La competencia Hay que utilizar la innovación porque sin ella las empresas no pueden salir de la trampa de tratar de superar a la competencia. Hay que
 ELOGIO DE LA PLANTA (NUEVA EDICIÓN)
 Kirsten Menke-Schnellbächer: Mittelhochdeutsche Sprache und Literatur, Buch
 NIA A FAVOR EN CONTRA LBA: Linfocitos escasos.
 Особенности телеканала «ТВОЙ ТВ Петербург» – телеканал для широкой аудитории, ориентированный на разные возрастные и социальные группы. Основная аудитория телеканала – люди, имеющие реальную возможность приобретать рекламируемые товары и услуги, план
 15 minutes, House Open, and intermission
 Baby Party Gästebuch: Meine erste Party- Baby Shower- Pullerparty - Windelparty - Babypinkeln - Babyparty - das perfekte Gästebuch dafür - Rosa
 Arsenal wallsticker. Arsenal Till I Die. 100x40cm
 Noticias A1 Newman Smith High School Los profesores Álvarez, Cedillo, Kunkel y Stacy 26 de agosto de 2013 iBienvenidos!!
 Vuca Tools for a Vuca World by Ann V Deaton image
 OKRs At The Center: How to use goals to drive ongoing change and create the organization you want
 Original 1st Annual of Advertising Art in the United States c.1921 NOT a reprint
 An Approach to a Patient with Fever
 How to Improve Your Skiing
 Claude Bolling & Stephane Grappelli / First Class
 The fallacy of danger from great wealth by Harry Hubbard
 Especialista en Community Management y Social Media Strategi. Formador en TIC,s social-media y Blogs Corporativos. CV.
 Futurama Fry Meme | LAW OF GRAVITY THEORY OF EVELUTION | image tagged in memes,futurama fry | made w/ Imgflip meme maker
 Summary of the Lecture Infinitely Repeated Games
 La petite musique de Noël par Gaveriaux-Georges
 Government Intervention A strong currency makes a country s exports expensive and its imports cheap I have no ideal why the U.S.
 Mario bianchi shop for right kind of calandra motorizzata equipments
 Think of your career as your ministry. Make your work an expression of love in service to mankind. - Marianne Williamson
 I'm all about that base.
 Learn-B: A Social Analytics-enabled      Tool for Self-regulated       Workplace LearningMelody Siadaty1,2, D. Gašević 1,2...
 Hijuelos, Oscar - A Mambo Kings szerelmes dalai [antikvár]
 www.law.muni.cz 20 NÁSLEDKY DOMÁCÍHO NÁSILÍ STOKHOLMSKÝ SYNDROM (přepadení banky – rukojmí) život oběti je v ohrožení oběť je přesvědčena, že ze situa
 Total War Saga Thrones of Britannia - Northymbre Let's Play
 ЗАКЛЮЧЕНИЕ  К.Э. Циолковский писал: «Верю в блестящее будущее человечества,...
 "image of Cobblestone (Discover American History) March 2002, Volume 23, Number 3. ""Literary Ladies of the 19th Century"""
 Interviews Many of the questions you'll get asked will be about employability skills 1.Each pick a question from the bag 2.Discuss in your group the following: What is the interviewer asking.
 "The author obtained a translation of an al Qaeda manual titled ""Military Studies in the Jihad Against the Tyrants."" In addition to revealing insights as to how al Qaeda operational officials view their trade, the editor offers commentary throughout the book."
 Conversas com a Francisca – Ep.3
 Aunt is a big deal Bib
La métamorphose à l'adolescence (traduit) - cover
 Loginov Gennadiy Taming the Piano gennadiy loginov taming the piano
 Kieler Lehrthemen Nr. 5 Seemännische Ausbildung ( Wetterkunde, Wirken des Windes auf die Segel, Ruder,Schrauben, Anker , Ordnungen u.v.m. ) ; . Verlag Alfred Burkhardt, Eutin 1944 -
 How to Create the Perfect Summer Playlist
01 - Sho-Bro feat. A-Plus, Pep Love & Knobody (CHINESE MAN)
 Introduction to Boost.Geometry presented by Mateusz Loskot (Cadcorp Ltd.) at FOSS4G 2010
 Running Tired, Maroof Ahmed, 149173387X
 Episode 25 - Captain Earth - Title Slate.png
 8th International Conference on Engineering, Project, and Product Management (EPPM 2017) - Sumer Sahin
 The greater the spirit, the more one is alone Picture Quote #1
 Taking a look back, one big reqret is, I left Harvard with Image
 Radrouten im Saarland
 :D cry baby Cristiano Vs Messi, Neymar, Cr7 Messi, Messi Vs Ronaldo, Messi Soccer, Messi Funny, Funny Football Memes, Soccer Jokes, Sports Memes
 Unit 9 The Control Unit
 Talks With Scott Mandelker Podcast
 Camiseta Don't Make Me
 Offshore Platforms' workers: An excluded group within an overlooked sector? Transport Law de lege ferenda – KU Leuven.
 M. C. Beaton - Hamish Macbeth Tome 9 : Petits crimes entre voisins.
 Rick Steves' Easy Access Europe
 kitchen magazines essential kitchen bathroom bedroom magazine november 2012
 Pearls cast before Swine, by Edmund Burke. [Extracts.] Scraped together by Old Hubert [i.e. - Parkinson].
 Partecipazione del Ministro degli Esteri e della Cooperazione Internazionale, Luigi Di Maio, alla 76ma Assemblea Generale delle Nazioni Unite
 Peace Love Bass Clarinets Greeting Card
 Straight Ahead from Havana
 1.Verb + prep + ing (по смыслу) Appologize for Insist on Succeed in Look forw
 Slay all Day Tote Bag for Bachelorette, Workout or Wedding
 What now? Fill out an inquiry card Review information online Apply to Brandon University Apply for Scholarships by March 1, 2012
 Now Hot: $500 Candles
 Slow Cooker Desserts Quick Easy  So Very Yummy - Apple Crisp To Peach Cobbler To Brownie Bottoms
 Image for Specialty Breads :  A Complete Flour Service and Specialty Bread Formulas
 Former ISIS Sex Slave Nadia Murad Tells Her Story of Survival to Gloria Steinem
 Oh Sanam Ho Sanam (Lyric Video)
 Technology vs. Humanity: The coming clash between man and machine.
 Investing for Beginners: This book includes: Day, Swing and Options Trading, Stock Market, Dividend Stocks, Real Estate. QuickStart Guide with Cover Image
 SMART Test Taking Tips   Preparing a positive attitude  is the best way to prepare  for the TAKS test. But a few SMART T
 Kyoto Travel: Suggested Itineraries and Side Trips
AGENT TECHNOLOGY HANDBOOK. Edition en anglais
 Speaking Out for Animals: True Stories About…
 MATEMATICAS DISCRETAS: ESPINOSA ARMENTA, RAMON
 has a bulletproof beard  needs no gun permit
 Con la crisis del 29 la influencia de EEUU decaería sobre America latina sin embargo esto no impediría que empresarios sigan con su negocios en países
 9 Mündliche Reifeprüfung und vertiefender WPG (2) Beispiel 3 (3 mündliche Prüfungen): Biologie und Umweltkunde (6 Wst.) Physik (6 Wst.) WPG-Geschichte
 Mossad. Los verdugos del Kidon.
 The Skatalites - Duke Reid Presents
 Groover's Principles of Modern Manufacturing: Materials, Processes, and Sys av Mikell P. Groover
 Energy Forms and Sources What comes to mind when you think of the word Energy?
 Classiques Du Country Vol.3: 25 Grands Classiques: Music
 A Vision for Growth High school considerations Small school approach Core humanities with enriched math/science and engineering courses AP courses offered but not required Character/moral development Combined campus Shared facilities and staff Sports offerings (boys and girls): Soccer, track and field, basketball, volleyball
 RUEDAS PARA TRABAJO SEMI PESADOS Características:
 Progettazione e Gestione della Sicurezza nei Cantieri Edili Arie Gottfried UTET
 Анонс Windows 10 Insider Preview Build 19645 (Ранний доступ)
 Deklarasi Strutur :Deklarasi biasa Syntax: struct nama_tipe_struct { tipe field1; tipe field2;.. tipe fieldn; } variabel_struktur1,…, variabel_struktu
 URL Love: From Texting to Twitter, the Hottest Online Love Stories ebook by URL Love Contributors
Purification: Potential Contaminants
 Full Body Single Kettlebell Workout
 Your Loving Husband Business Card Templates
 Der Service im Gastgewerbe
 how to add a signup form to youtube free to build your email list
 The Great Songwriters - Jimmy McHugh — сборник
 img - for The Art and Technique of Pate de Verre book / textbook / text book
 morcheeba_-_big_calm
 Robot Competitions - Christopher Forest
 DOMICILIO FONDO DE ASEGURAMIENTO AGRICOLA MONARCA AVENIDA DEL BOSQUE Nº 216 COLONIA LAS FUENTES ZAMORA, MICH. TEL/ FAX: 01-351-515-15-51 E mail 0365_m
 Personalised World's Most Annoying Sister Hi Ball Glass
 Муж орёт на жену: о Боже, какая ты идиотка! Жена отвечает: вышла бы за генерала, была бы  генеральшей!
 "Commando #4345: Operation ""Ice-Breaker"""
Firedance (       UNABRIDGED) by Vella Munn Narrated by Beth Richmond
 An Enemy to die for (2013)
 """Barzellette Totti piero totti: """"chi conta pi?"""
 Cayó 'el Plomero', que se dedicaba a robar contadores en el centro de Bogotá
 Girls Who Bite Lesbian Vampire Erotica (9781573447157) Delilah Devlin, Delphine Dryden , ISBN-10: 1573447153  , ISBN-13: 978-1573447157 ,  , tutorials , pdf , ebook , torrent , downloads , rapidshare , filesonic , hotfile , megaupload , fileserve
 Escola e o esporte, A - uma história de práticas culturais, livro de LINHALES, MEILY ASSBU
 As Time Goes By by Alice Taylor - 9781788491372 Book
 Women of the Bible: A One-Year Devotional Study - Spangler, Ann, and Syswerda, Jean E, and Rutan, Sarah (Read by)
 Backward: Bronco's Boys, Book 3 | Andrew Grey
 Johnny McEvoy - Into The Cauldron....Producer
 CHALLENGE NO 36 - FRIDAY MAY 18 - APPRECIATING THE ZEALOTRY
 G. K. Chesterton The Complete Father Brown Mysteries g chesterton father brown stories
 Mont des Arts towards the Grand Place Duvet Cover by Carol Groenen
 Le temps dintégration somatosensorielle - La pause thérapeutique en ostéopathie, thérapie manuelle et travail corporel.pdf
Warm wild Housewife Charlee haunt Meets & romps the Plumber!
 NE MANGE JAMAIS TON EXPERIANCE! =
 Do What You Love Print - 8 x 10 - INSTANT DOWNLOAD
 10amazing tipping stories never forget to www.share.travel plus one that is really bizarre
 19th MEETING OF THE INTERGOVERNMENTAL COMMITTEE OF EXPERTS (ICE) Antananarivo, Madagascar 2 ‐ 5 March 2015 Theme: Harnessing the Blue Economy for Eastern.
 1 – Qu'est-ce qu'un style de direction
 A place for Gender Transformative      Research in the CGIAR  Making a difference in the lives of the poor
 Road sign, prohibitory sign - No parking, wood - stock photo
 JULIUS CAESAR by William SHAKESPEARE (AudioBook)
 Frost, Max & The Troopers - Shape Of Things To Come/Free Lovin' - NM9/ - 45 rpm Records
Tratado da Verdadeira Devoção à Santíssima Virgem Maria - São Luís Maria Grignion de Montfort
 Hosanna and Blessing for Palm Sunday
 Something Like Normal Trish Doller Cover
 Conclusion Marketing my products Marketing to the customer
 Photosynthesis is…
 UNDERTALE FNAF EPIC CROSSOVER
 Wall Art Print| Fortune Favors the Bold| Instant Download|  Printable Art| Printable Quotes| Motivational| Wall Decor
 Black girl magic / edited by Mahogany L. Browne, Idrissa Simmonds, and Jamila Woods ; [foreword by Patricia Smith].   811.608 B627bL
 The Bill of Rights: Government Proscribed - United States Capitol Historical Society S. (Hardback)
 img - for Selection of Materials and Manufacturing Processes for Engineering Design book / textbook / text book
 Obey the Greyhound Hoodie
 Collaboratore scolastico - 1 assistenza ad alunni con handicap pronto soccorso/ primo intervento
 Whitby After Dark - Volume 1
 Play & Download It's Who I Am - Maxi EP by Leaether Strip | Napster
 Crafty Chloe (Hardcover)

* * * * * * * * *

PROBLEM STATEMENT: Could you restate word for word the lines above, from the one that contains "Arsenal wallsticker. Arsenal" through the one that contains "The fallacy of", and no others?

EXERCISE RESPONSE:
 Arsenal wallsticker. Arsenal Till I Die. 100x40cm
 Noticias A1 Newman Smith High School Los profesores Álvarez, Cedillo, Kunkel y Stacy 26 de agosto de 2013 iBienvenidos!!
 Vuca Tools for a Vuca World by Ann V Deaton image
 OKRs At The Center: How to use goals to drive ongoing change and create the organization you want
 Original 1st Annual of Advertising Art in the United States c.1921 NOT a reprint
 An Approach to a Patient with Fever
 How to Improve Your Skiing
 Claude Bolling & Stephane Grappelli / First Class
 The fallacy of danger from great wealth by Harry Hubbard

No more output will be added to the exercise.